Wednesday, June 5, 2013
On a weekend visit to Central Virginia, with stops at the homes of President James Monroe and President Thomas Jefferson, two distinct sounds caught my attention, one subtle the other raucous.
While walking a portion of Monroe's 535-acre Ash Lawn estate, I heard the call of a quail. It was beautiful and distinctly rural, and it made my heart leap. We simply no longer hear quail where we live in Southwest Virginia. They are all but gone, their calls almost as rare as a lion's roar; an elephant's bugle.
At both Ash Lawn and Jefferson's neighboring Monticello, we also heard the offensive and shrill sound of swarms of cicadas. Someone said the noise they create is like Tinnitus magnified 100 times, but I am not one to whine about their whining.
The sound of cicadas, for me, is the invitation to some great fishing. Find a stream, lake or pond where a hatch is underway in shoreline foliage and you are onto some great surface fishing with a fly rod or lightweight spinning outfit. Even carp and catfish give up their muckraking ways to become surface feeders when cicadas-sometimes called locust-are around. Every bug provides a mouthful of protein for fish.
I regret that I have not heard the loud, synchronized mating calls of cicadas this year in the area where I live. Last year I fished a modest hatch at Carvins Cove, a Roanoke Valley water supply impoundment.
Central Virginia is a place to be this year if you want to fish a cicada hatch. I am told this gang of pests is part of the 17-year Brood II, which is stretching from North Carolina through Southside, Central and Northern Virginia all the way to Connecticut.

——————

**Exercise aim:** Transcribe the passage of the post on quail and cicadas that starts with the words containing "While walking a" and ends with "about their whining.". The data after this text comes from a different source.

**Data provided:**

——————

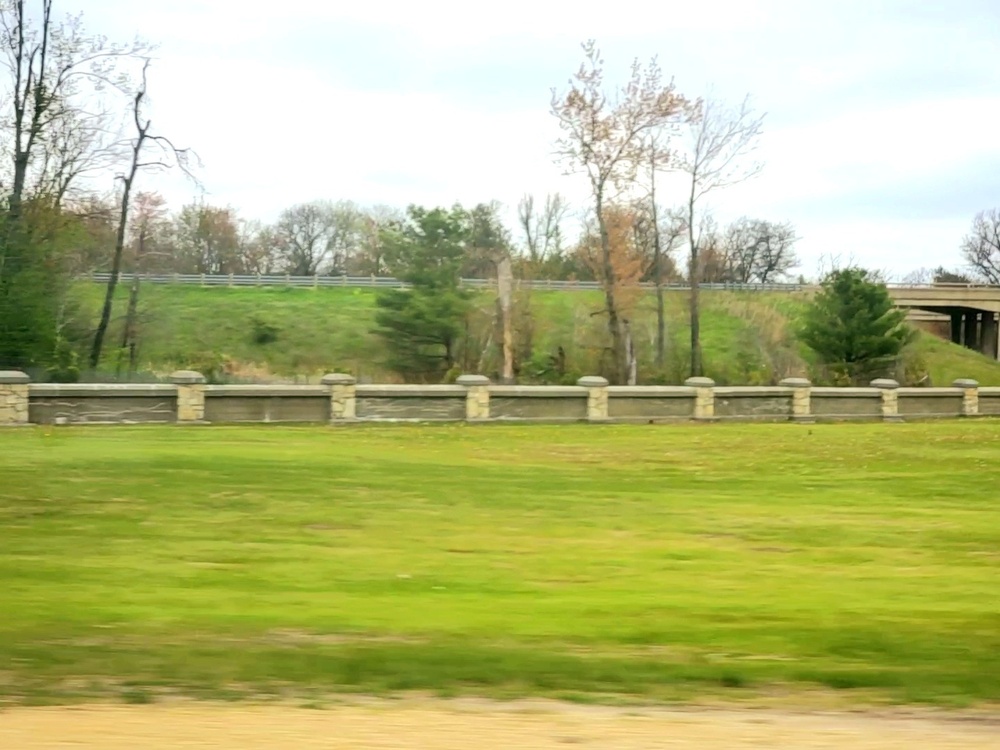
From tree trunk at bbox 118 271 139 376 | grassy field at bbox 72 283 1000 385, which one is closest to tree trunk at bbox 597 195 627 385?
grassy field at bbox 72 283 1000 385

——————

**Expected answer:**
While walking a portion of Monroe's 535-acre Ash Lawn estate, I heard the call of a quail. It was beautiful and distinctly rural, and it made my heart leap. We simply no longer hear quail where we live in Southwest Virginia. They are all but gone, their calls almost as rare as a lion's roar; an elephant's bugle.
At both Ash Lawn and Jefferson's neighboring Monticello, we also heard the offensive and shrill sound of swarms of cicadas. Someone said the noise they create is like Tinnitus magnified 100 times, but I am not one to whine about their whining.